• **Assigned task**:
In the entries below, find the line with "genus: Equus" and the line with "Label granularity: sequence-level.". Print those two and everything between them exactly, and nothing else.

• **Data shown**:
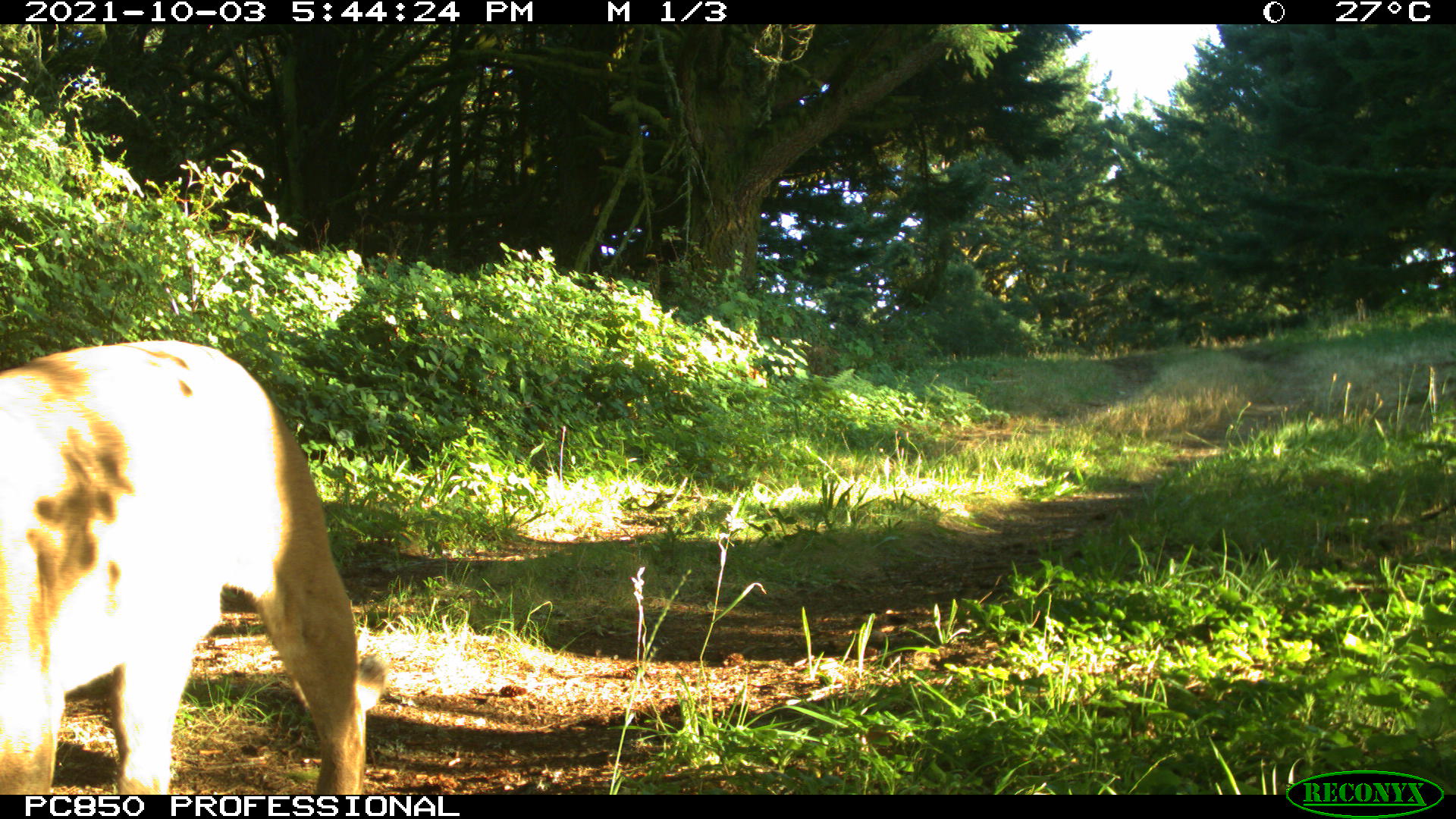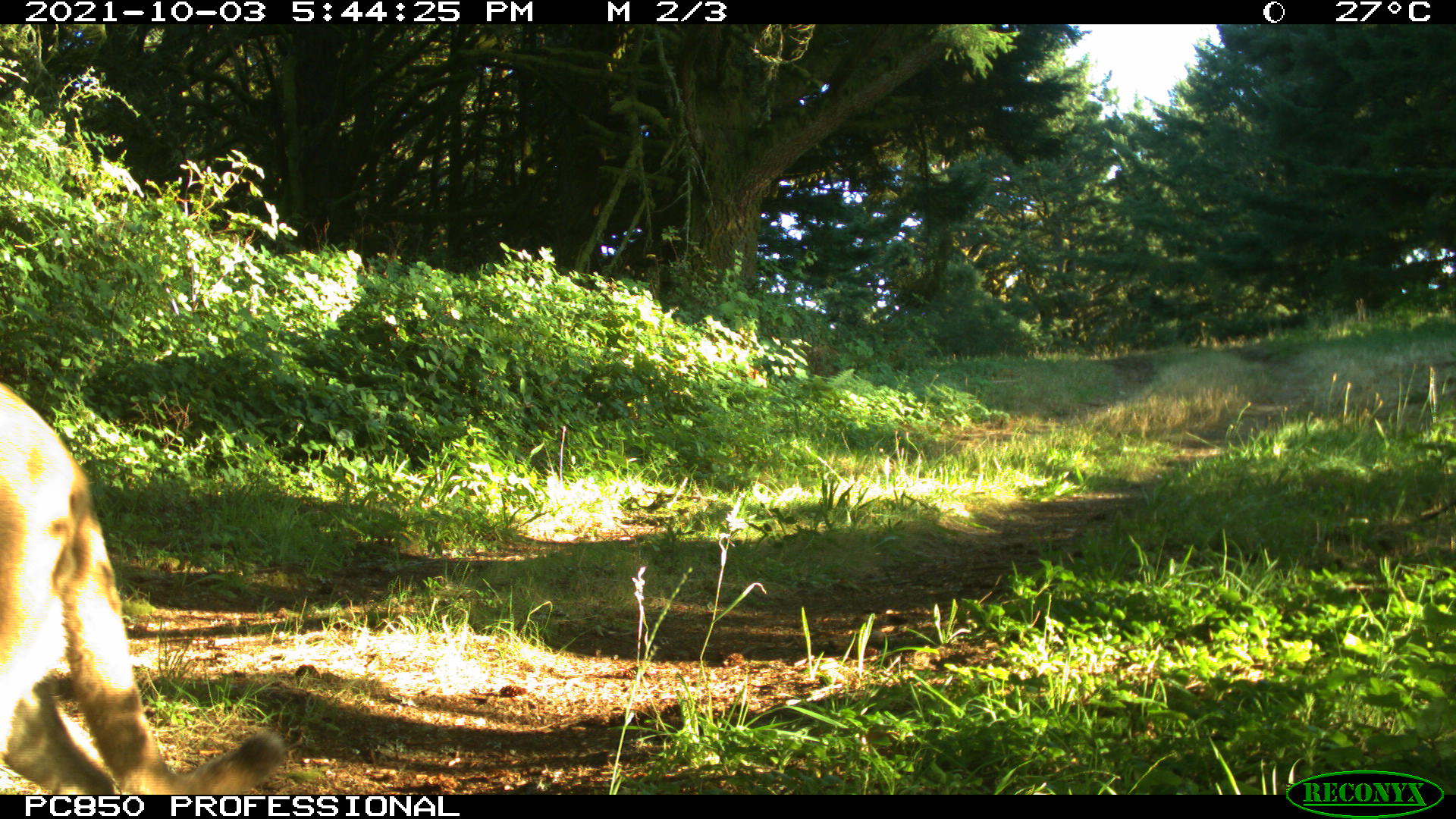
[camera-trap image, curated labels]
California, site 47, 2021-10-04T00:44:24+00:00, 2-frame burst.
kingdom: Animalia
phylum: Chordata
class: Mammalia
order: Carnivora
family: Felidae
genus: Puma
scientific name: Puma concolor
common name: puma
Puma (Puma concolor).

...

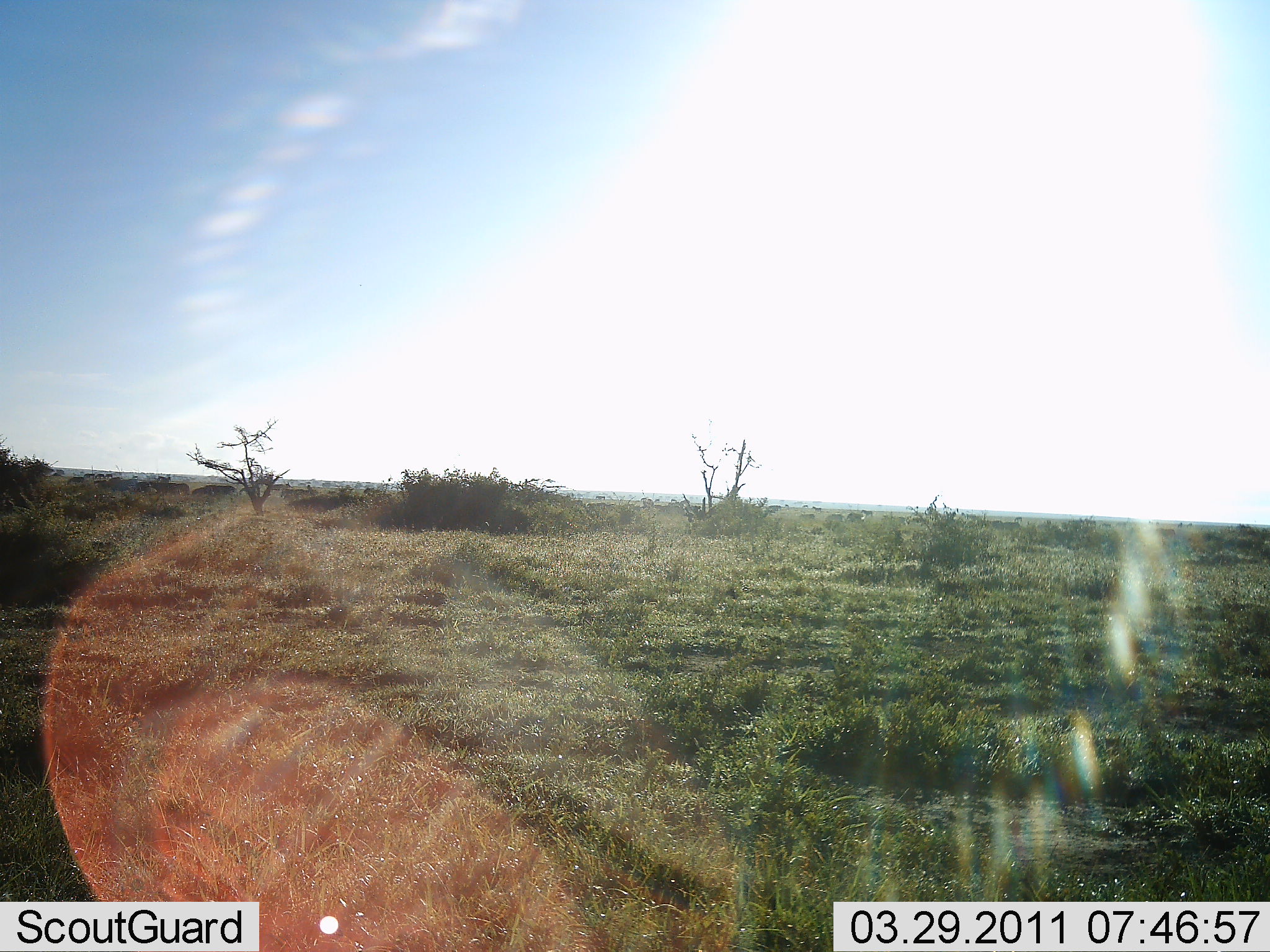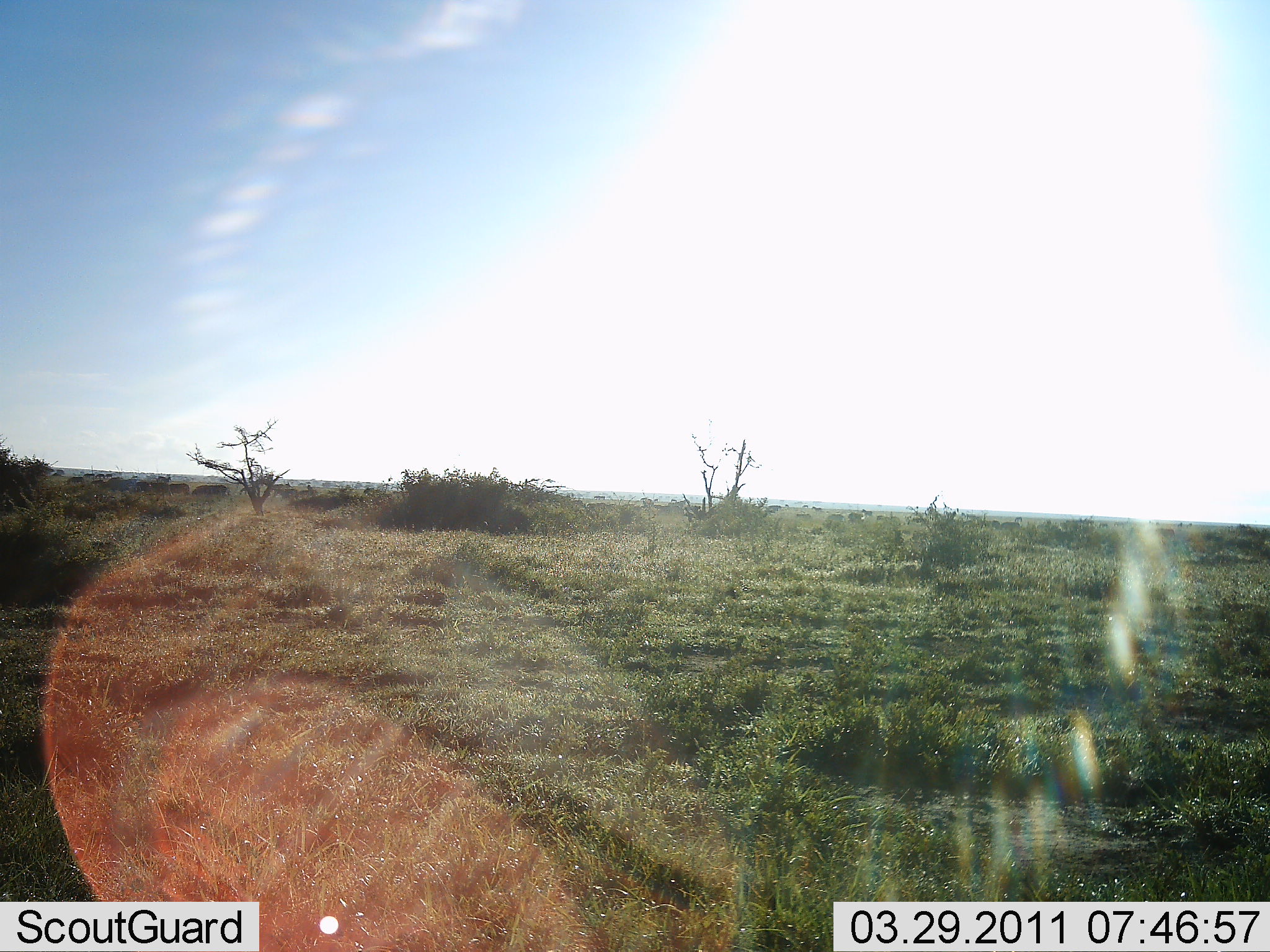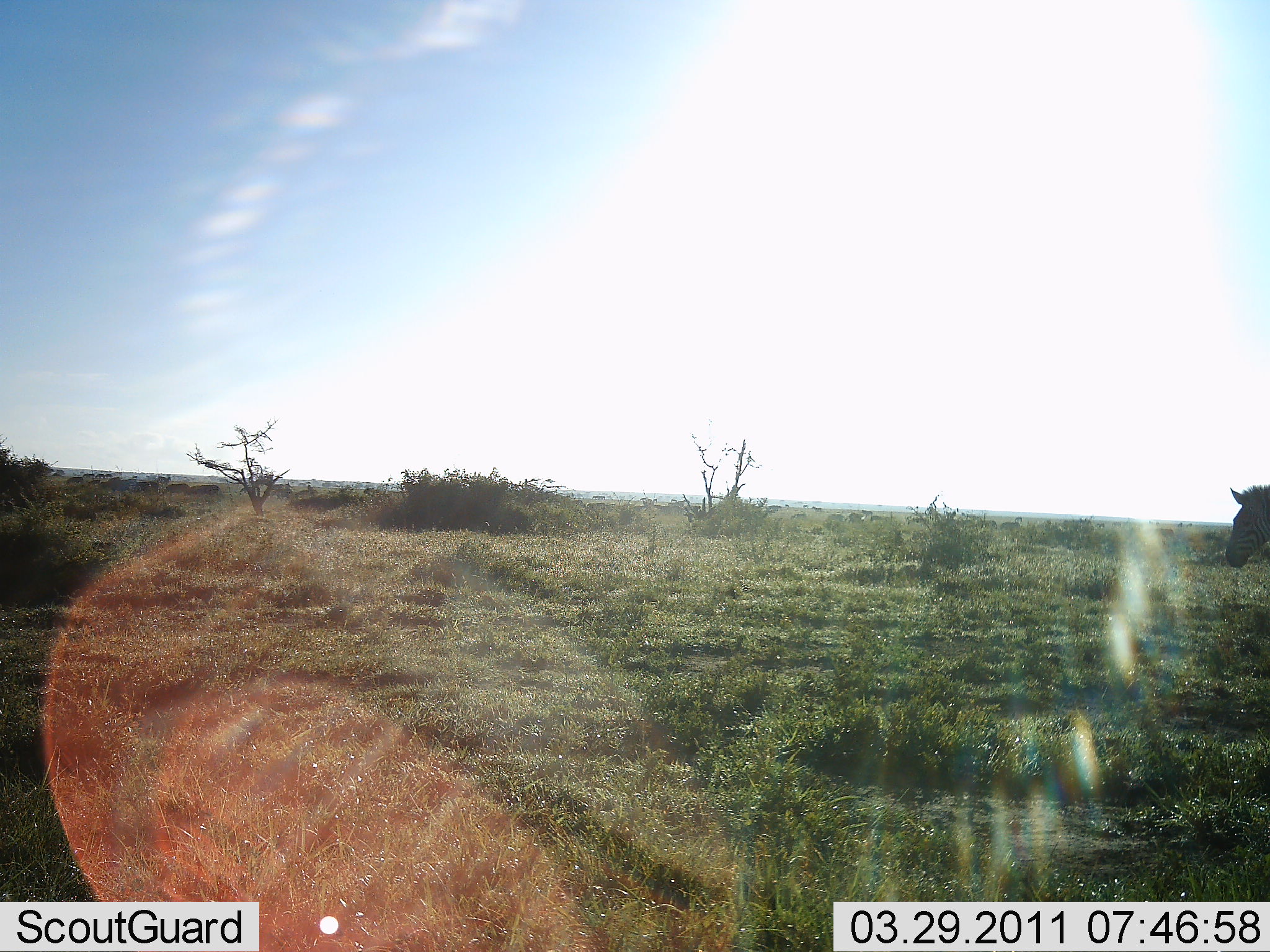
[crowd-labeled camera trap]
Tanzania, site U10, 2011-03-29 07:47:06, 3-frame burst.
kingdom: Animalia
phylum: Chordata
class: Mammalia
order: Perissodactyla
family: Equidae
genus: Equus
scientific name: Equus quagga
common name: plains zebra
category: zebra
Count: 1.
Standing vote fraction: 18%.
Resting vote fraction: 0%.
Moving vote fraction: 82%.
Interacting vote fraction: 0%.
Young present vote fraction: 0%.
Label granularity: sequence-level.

• **Expected answer**:
genus: Equus
scientific name: Equus quagga
common name: plains zebra
category: zebra
Count: 1.
Standing vote fraction: 18%.
Resting vote fraction: 0%.
Moving vote fraction: 82%.
Interacting vote fraction: 0%.
Young present vote fraction: 0%.
Label granularity: sequence-level.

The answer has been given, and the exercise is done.